Foreword
In what regard does music function as an agent of
meaning?
Chapter
1
1. What
are some defining characteristics of musical authenticity in rock? In its
construct, who is privileged and who is disparaged? What cultural work do such distinctions do?
2. What
are our some of our transparent assumptions about music?
3. How
do they reflect the structure of a classic industrial economy?
Chapter
2
1. What
role does music play in the early nineteenth century’s construction of
bourgeois subjectivity?
2. How
does Beethoven differ from his predecessors?
3. What
is the Beethoven cult?
4. Which
two aspects of the Beethoven cult does Cook discuss? What is their significance
beyond Beethoven?
5. What
components of music’s mystical qualities does the Beethoven cult celebrate? How?
6. How
does such spiritualization affect the historic relationship between words and
music?
7. What
irony ensued?
Chapter
3
1. How
have 21st-century realities inverted the basic assumptions of 19th-century
musical culture?
2. By
what process did modern music become “modern music”?
3. In
Cook’s view, what are some signs of vitality in classical music? Which aspects are “beyond resuscitation”?
Chapter
4
1. What
is the abiding paradox of musical notation?
2. Discuss
the following statement: “[N]otations…transmit a whole way of thinking about
music.”
3. Why
were 19th-century writers inclined to believe specious incidents
attributed to Mozart and Beethoven?
4. What
is the underlying root metaphor of Western musical culture?
5. What
does Cook see as the “basic paradox” of music?
6. How
does Cook apply Dawkins’s “river of genes” image to music?
Chapter
5
1. How
do our perceptions of “Nikosi Sikelel iAfrica” differ from our perceptions of
the “Hammerklavier”?
2. What
hierarchy ensues from the traditional understanding of classical music?
3. How
does a reception-based approach alter our perception of music?
Chapter
6
1. Why
is the concept of a definitive edition problematic?
2. Why
can there be no certifiably “authentic” performance?
3. Conversely,
how do “authentic” performances mirror our own time?
4. How
did musicologists and theorists come to realize the necessity for engagement
that had previously been the exclusive province of ethnomusicologists?
Chapter
7
1. What
is a transparent system of beliefs?
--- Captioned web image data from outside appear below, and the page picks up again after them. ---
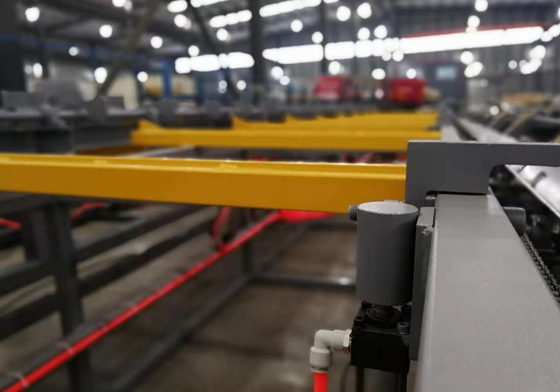 acheter barre d'acier automatique de commande numérique par ordinateur de 12m cisailler la ligne de coupe sciante 2100*76mm online manufacture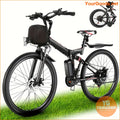 26 Foldable Electric Bike 500W 48V 21 Speed LCD - YourGoods Online Shop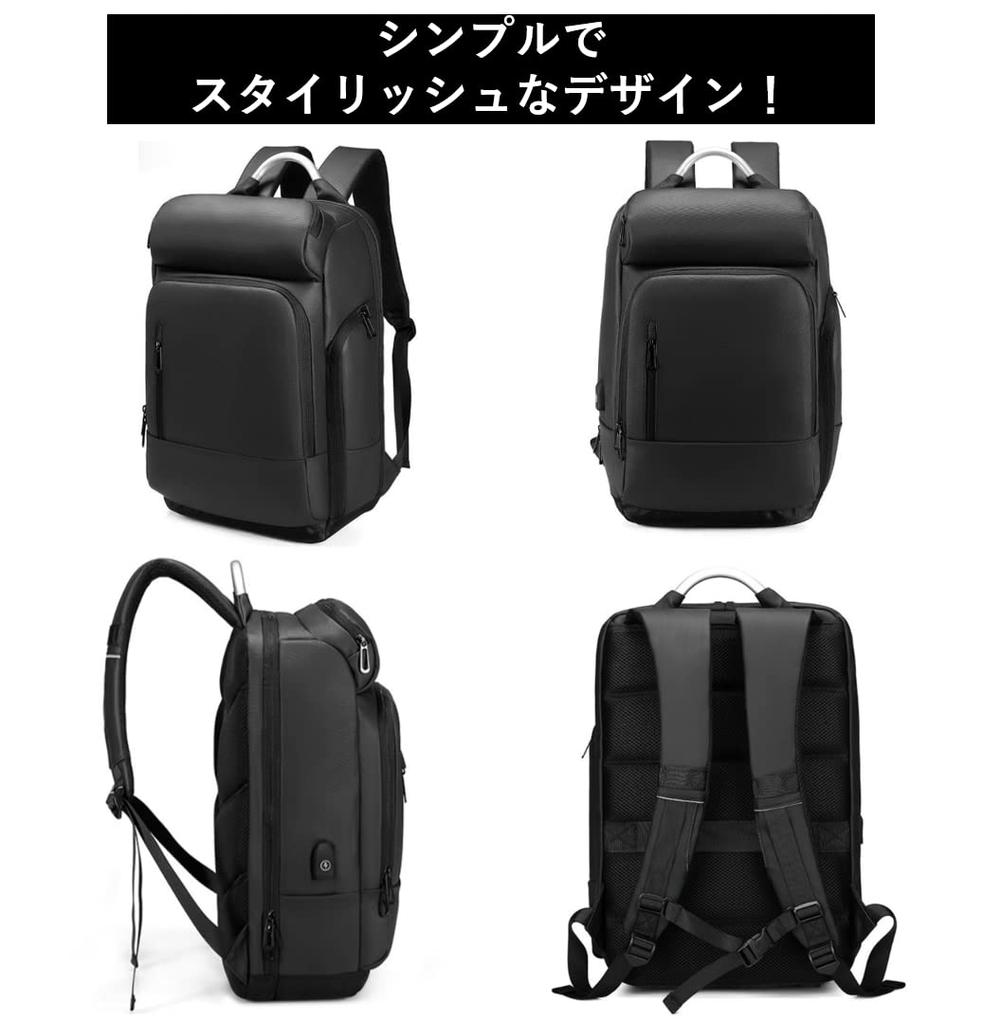 [W STORE] Făcut pe Pământ de Oameni Rucsac de Afaceri wbp-bk3, Capacitate Mare, Elegant, Încărcare USB, Rezistent la Apă, Multifuncțional, Ușor,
Examples?
2. What
applications does critical theory find in music?
3. What
is Cook’s antidote to Tomlinson’s extreme pessimism?
Conclusion
1. Comment
on the following quote from Philip Brett:
“[Music is] an enclave in our society—a sisterhood or brotherhood of
lovers, music lovers, united by an unmediated form of communication that is
only by imperfect analogy called a language, ‘the’ language of feeling.”
2. In
what regards does music have “unique powers as an agent of ideology”?